As hordes of Liverpool fans began to make the long journey back home, after a weekend to forget in Kiev, Jürgen Klopp, seemingly unfazed by the calamitous final he had witnessed mere hours ago – sang proudly with a group of supporters through the night. The video footage went viral. Here stood a defiant manager, fresh from one of his biggest disappointments yet, who had just seen his star man leave the field early in agony, before two costly Loris Karius mistakes handed Real Madrid the Champions League trophy. “Madrid had all the f***ing luck,” they sang.
As ever with Klopp’s European runs to the final, there was a sense of destiny about the 2017/18 campaign – which made the eventual defeat in the final that bit more agonising. The 26th May 2018 was a different time for Liverpool fans. There was not yet a 97-point campaign in the Premier league to glean hope from; on the contrary, the club had just about scraped fourth place. Liverpool’s run to the final truly was the story of their season, littered with unforgettable moments against the likes of Porto, Manchester City and AS Roma – but it wasn’t to be in Kiev. Amidst the frustration, the disbelief and the agony, was Klopp. He stood firm, he sang, he still believed – even when few around him did so. And what’s more, he was right to.

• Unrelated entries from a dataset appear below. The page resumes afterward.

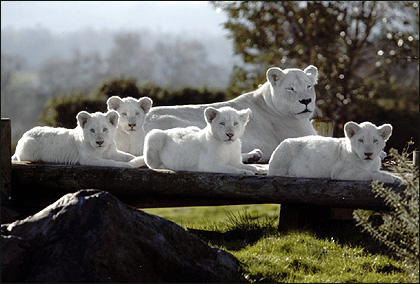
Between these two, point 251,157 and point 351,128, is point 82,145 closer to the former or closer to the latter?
point 251,157

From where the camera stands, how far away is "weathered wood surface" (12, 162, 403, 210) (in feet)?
19.0

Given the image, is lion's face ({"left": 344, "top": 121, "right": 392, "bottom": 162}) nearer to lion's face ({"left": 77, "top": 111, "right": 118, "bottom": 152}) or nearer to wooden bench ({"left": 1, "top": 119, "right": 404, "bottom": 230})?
wooden bench ({"left": 1, "top": 119, "right": 404, "bottom": 230})

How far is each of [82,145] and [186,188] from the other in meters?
1.26

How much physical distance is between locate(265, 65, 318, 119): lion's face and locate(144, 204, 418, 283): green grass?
1.51 meters

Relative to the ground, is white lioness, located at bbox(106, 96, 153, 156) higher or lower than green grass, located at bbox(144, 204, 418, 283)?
higher

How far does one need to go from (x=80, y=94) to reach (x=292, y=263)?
8.71 meters

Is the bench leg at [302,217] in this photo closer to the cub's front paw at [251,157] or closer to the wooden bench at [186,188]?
the wooden bench at [186,188]

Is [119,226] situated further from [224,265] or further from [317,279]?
[317,279]

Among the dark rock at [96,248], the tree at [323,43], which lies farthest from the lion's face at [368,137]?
the tree at [323,43]

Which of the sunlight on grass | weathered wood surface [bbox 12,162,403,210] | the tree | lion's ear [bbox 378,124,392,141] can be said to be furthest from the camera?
the tree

Jürgen Klopp began his managerial life at Mainz, following a successful, if unspectacular spell as a player. The then 2. Bundesliga side had been managed by Wolfgang Frank, lauded by Klopp as the inspiration behind ‘Gegenpressing’. It was therefore hardly a surprise when Klopp took over as Mainz boss in 2001, following the sacking of Eckhard Krautzun. His formative years in management established credential’s and a method of play that would follow the German throughout his career. Former Mainz general manager Christian Heidel describes Klopp as an “incredible motivator”, via LFCTV, one who instilled belief as well as tactical nous. Jürgen himself has often attested that he isn’t the smartest coach in the game, telling Gary Lineker on The Premier League Show that his style of play is “not the smartest way”. He was even told at school, supposedly by his head teacher, that he hoped Jürgen’s career in football would be successful, otherwise “I don’t see a very good future for you”. And yet, despite the numerous put downs, Klopp’s refinement of gegenpressing, for the modern age, was truly revolutionary.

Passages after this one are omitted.